Philip Pank Transport Correspondent
Published at 12:01AM, September 25 2012
Source: The Times
Potential cyclists are too scared to ride on the roads, holding back the uptake of cycling in Britain, the Transport Minister admitted in an interview with The Times.
Norman Baker, the minister responsible for cycling, added that bike riding had traditionally been the “Cinderella” part of transport policy, overlooked in favour of other modes of transport.
Asked about the low level of cycling in Britain, Mr Baker said: “You are right that more people should cycle or could cycle because 43 per cent of people have a bike and 2 per cent of journeys are by bike, so people have got bikes but don’t use them.
“There are a number of complicated reasons for that.
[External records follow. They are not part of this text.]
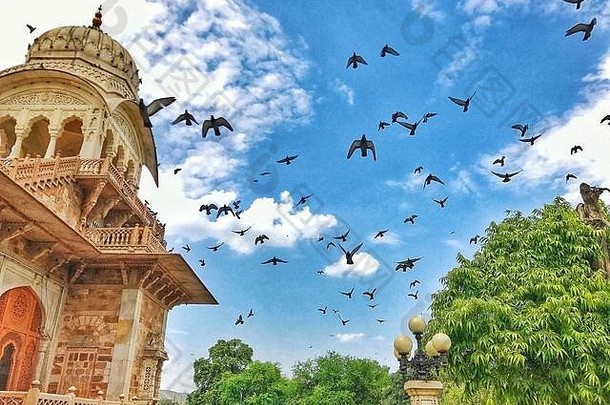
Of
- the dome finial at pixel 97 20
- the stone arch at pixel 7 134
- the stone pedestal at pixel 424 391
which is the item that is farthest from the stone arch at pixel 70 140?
the stone pedestal at pixel 424 391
Partly it is about people not feeling safe on the roads out there where they want to cycle.”
The other two factors that put people off were an unwillingness to do basic bike maintenance and poor winter weather, he said.
“I think the answer is a delicate balance to try to make sure that we do address genuine safety issues … and at the same time as identifying serious safety problems not putting people off but encouraging them to be out there cycling and to recognise that statistically it is quite safe to be out on the road cycling,” Mr Baker said.
“I don’t think it is a dangerous activity, particularly if they have good training.”
He welcomed a cross-party inquiry looking into why more people do not cycle that is being funded by a £10,000 donation from News International, parent company of The Times.
“I will certainly co-operate and make information available from the department,” he said at a fringe event at the Liberal Democrat party conference in Brighton.
Martin Gibbs, policy and legal affairs director at British Cycling, said: “The Government needs to move beyond acknowledging concerns about safety. It needs to grip the issues that are causing those concerns and give us the policies to solve them.
“We are looking to the minister for some leadership on cycling and bring it into the heart of transport policy.”
The Department for Transport has published today a review of design solutions to protect cyclists at road junctions. It found that the four leading methods of protecting cyclists were creating advanced stop lines for cyclists at traffic lights; painting coloured cycle lanes across road junctions; straightening staggered road crossings; and changing traffic priority at crossings to give right of way to cyclists crossing roads on cycle lanes.
The study concluded that it would be cost-effective to launch trials of coloured cycle lanes through junctions. It found that allowing cyclists to turn left at red lights was among the worst possible solutions.
The Cities Fit for Cycling campaign has called for the 500 most dangerous junctions in Britain to be redesigned to protect cyclists. Sixty-three per cent of cyclists killed or seriously injured in Britain are hit at junctions.
The Times is taking its campaign to the Liberal Democrat party convention tomorrow with a fringe meeting exploring how cyclists and lorries can co-exist more safely.
Mary Bowers, a Times reporter who was hit by a lorry on her ride to work, is still not fully conscious almost 11 months after the collision.